In 1981 my mum and I started a tradition that lasted 36 years. We met in town every week for lunch until about 7 years ago when she was struggling to walk unaided. After that I took lunch and some shopping down to her every week. I was also under instruction to take a TV magazine down every week, she liked to read about what was happening next in the soaps and discuss it. If I forgot her tv mag I was in trouble! Her last words to me the day before she died were ‘Have you brought my tv mag?’ A memory that now makes me smile.
On our visits we discussed the soaps of course, relayed news to each other about family, her cleaners, discussed the news and sometimes politics. Our mum was a lifelong Labour supporter and I and my brothers all turned Tory.

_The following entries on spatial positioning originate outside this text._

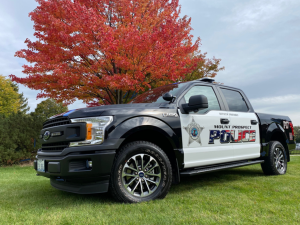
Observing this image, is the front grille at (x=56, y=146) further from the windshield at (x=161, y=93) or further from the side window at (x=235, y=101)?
the side window at (x=235, y=101)

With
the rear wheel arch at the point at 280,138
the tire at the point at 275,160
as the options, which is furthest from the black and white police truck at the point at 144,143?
the rear wheel arch at the point at 280,138

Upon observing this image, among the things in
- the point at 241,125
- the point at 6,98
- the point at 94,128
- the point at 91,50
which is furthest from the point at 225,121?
the point at 6,98

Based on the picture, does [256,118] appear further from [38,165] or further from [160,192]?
[38,165]

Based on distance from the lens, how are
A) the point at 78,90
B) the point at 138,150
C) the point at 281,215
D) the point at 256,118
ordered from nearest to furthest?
1. the point at 281,215
2. the point at 138,150
3. the point at 256,118
4. the point at 78,90

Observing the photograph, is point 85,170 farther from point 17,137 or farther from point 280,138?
point 17,137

We had mild arguments with her – sometimes we wondered if she started them to wind us up a bit. She was always interested in my work and often remembered things that I had mentioned about the job or my workmates long after I had forgotten about them.
I miss those weekly chats very much and wish that I could spend more time chatting to my bright and intelligent mum. It’s funny how when I was a youngster I felt that I could never talk to her yet as I grew older she was the one that I talked to the most. Last Wednesday I found myself at a loose end and revisited one of the cafes that we used to meet in, it wasn’t the same without her.